Over de Segway hebben we zo onze twijfels. Het geesteskind van de Amerikaan DeanKamen ziet eruit als een stevige plank met twee wielen en een forse stuurkolom en wordt rechtstaande bediend. In de plank steken zowel batterijen als gyroscopen die ervoor zorgen dat het ding rechtop blijft, maar de aankoopprijs (6400 euro) lijkt voorlopig een kolossaal struikelblok. Daarom werkt Kamen aan een vereenvoudigde uitgave : twee derde van de omvang, het gewicht van de oorspronkelijke Segway (28 kg) en een topsnelheid van 16 km/uur.
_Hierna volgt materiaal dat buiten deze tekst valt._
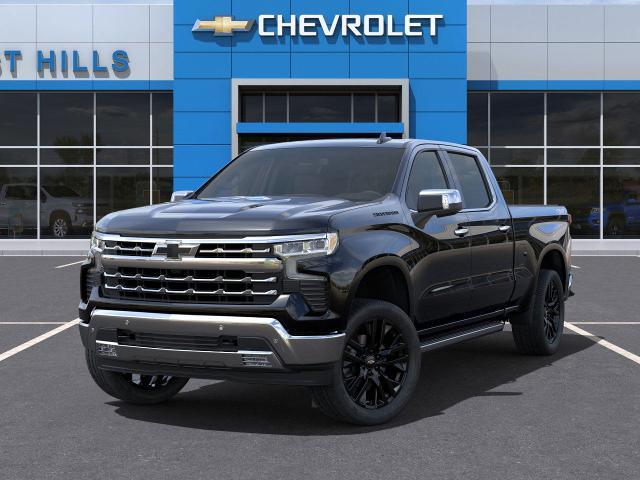 2025 Chevrolet Silverado 1500 Vehicle Photo in Roslyn, NY 11576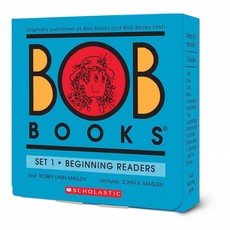 SCHOLASTIC BOB BOOKS SET 1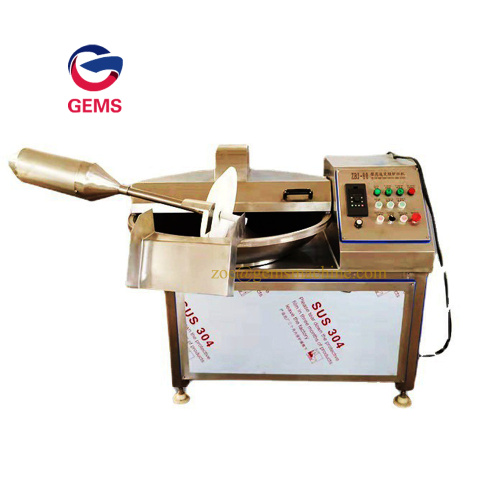 Sausage Bowl Cutter and Mincer Emulsifier Sausage Machine for Sale, Sausage Bowl Cutter and Mincer Emulsifier Sausage Machine wholesale From China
Wel een succes zijn de pedelecs, de elektrisch aangedreven fietsen die vooral in communistisch China een gigantische boom hebben gemaakt, nadat de verkoop van tweetaktmotoren door de wet aan banden werd gelegd. Afgelopen jaar werden er drie miljoen stuks van verkocht, tegenover slechts vijfhonderdduizend twee jaar eerder. In Europa schat men de verkoop op zeventigduizend stuks. In de VS werden vorig jaar ook nog eens 270.000 elektrische scooters verkocht. In Italië maakt de Taiwanese E-Scooter van A-Pro furore, een elektrische minimotorfiets met een autonomie van dertig kilometer en een snelheid tot 25 km/uur. De Amerikaanse fietsengigant Giant probeert op de fietsmarkt iets nieuws met de Easybike, een ontwerp waarbij de rijder lager zit dan op een klassieke fiets, achterover leunt en een rugsteuntje meekrijgt. Gazelle ontwikkelde de Mitka, die in de toekomst ook een elektrische motor krijgt.
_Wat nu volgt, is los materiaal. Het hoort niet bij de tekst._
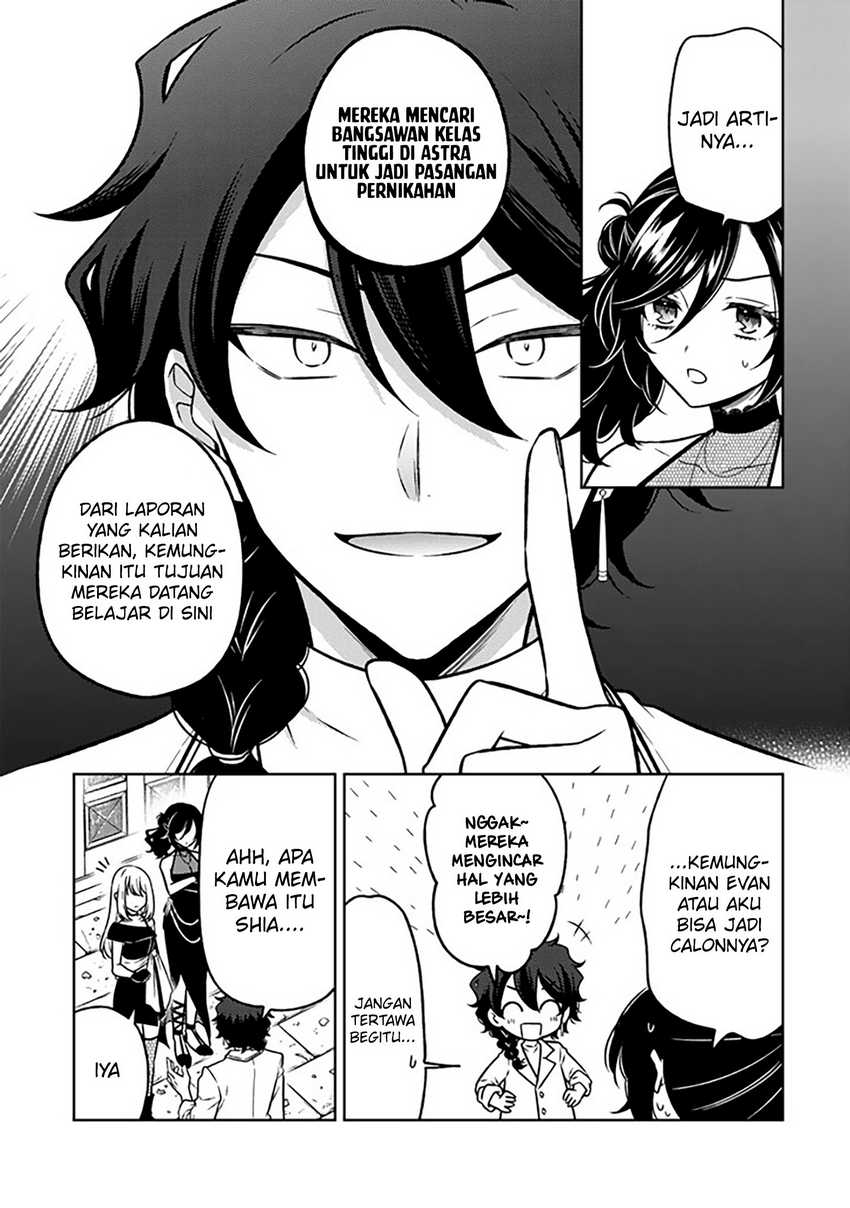 Moto Ansatsusha, Tensei shita Kizoku no Reijou ni narimashita. Chapter 24 Gambar 8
Hoewel we geen aanhanger zijn van drastische beperkingen, zoals de Chinezen ze toepassen, zijn ze allicht de noodzakelijke hefboom om de verkeersknoop te ontwarren. Niet het tolrijden, zoals in Londen, maar het verkeersvrij maken van hele stadskernen, kan voor een vlotter, gezonder en ecovriendelijke evolutie zorgen, zoals dat in kleinere, Italiaanse historische steden al lang gebeurt. En dan zijn we eindelijk af van de ouders die hun kroost elke morgen tot aan de schoolpoort brengen, op het trottoir parkeren en zowat het symbool zijn geworden van hoe het niet moet.

Allemaal de lucht in !

Een man die zo zijn eigen ideeën ontwikkelde op individuele mobiliteit is Paul Moller, een geniale Canadees die op zijn veertiende al zijn eerste auto bouwde. Later verdiende hij een fortuin met de Supertrapp, een motorfietsuitlaat, en begon het hogerop te zien : hij investeerde het verdiende geld in een vliegende auto. Vliegende auto’s niet echt nieuw, in de jaren vijftig maakte de Aerocar, een auto met opvouwbare vleugels furore, maar commercieel flopte het idee. Al jaren buigt Moller zich over de Skycar, een tweezitter met rotatiemotoren die volgens het VTOL-principe (Vertical Take Off and Landing) werkt. Hij kan dus op de spreekwoordelijke zakdoek vertrekken of landen. De uitvinder botste uiteindelijk niet zozeer op technische, maar op sociale obstakels. Geen verzekering kon becijferen wat de schade van een ongeval in de lucht met ronddwarrelende stukken zou kosten. Dat zette de Canadees ertoe aan om de Autopilot te ontwikkelen, waarbij Skycars zich via snelwegen in de lucht zouden voortbewegen en hun reis gecontroleerd kon worden via een geavanceerde versie van Air Traffic Control. Moller becijferde dat de eerste exemplaren van zijn M400, die een snelheid van 500 km/uur haalt en milieuvriendelijker is dan een auto, 450.000 dollar zullen kosten en over vier jaar leverbaar zijn. Tom Cruise en John Travolta zijn alvast geïnteresseerd en honderd fanaten deponeerden al een voorschot van vijfduizend dollar. Als de productie op kruissnelheid komt, zou de prijs kunnen dalen naar zestig- tot tachtigduizend dollar.

Tekst Pierre Darge

Technisch staat niets de Skycar in de weg, maar niet één verzekeringsmaatschappij durft de risico’s te becijferen.